EXCERPTED TEXT:

Reduced to nine boats and 128 men, Captain Napier led the remainder of his flotilla into the Ferry Branch, unaware of the fiasco behind him. Sticking close to the far shore—oars muffled as directed he slipped safely past Fort McHenry. Now he was passing Fort Babcock and soon would be opposite Fort Covington—two outlying strong points on the Ferry Branch. Here he planned to drop his hook and wait.
At Fort Babcock, Sailing Master John A. Webster cocked a shrewd ear to the roar of the British bomb vessels as they opened up at i A.M. It struck him that they were firing harder than ever and that this might mean trouble for him. He changed the charges in all six of his guns, this time doubleshotting them with eighteen-pound balls and grapeshot. Finally satisfied, he wrapped himself in a blanket and, despite the rain, lay down on the breastwork for a nap.
He was dreaming of home when he suddenly jerked awake. He could hear the unmistakable sound of oars and sweeps. Ordering the men to their posts, Webster peered into the night, noticed an occasional dim light moving up the Ferry Branch about two hundred yards offshore. He quickly checked the priming and personally trained each of the guns, then gave the signal to open fire by shooting his pistol in the air. Just before 2 A.M. the battery thundered into action.
Five hundred yards upstream at Fort Covington, Lieutenant H. L. Newcomb also saw the lights and opened fire, some claimed even sooner than Webster. Then Captain Napier- realizing there was no longer any point in hiding- opened up, too. Fort McHenry joined in, and the British ships were firing their hardest. The fuses of their great two-hundred-pound bombshells traced fiery arcs across the sky, while flights of Congreve and signal rockets gave a weirdly festive look to this deadly serious night.
At Fort Babcock, Sailing Master Webster hammered away at the silhouettes of the British boats and felt sure he was getting some hits. But it was hard work manhandling these big eighteenpounders, and he dislocated his shoulder in the process. Needing more hands, he sent a young midshipman named Andrews to get back thirty men he had previously lent Lieutenant George Budd, a half mile to the rear.
Budd refused to release them. He needed every man, he explained, to cover Webster’s retreat when the British drove him from the shore. This gloomy appraisal was too much for young Andrews. Instead of reporting back to Webster, he galloped off to Baltimore, spreading the news that Fort Babcock was lost.
Baltimore was almost ready to believe him. Every building in town shook from the explosions. The rain-swept sky flickered and flared with the flash of bursting bombshells. To the spectators who crowded the city’s rooftops, it was hard to see how anyone could get through this “most awful spectacle.” And it might be only the start. For there was also the British army to consider, lurking, they believed, in the silent blackness beyond Hampstead Hill.
It was about 3 A.M. when the orders went out in the British camp to get everyone up. Lieutenant George Laval Chesterton, Royal Artillery, tried to uncurl from his square yard of floor in a crowded barn. His friend Captain Mitchell of the Marines had an easier time—he was quartered all alone in a pigsty.

GIVEN PROBLEM: From the excerpt about the British night attack on the forts guarding Baltimore, list every person named, along with the rank or title the excerpt gives each.

GIVEN ENTRIES:
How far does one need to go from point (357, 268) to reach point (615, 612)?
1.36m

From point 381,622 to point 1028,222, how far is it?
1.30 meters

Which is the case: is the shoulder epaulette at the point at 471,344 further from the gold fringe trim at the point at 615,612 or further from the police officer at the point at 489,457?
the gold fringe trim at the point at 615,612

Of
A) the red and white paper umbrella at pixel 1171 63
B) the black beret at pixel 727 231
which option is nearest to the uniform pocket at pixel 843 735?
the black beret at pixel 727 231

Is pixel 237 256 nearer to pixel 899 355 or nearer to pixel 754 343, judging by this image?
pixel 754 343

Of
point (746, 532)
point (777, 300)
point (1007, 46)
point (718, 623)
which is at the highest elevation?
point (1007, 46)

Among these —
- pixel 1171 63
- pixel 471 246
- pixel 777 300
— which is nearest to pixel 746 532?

==

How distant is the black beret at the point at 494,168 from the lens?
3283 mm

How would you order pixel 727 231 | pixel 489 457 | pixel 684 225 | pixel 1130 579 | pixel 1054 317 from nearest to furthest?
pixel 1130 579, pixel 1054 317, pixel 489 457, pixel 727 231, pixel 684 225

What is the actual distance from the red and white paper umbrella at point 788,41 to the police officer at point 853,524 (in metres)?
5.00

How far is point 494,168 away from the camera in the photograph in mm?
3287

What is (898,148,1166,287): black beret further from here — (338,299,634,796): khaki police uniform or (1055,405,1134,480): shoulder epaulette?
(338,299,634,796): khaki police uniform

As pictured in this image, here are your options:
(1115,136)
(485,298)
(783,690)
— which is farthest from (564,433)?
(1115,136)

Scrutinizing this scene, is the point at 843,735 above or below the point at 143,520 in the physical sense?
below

==

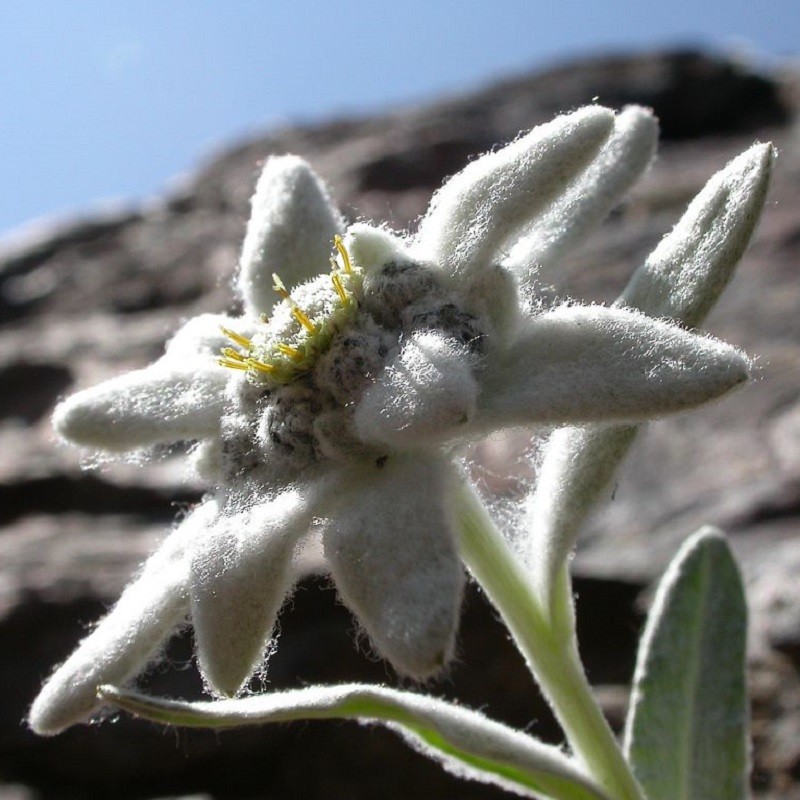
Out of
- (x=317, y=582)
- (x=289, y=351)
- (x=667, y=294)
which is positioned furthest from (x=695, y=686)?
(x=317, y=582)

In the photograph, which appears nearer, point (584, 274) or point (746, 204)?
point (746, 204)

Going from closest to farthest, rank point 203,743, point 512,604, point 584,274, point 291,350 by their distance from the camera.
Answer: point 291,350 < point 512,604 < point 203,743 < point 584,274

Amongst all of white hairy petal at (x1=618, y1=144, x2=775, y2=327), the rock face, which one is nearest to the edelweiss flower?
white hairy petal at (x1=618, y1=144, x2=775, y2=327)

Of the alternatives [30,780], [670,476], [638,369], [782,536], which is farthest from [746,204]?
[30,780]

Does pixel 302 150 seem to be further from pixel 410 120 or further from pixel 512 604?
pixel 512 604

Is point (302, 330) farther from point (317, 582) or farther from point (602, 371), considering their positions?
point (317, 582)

WORKED SOLUTION:
- Captain Napier
- Sailing Master John A. Webster
- Lieutenant H. L. Newcomb
- Midshipman Andrews
- Lieutenant George Budd
- Lieutenant George Laval Chesterton, Royal Artillery
- Captain Mitchell of the Marines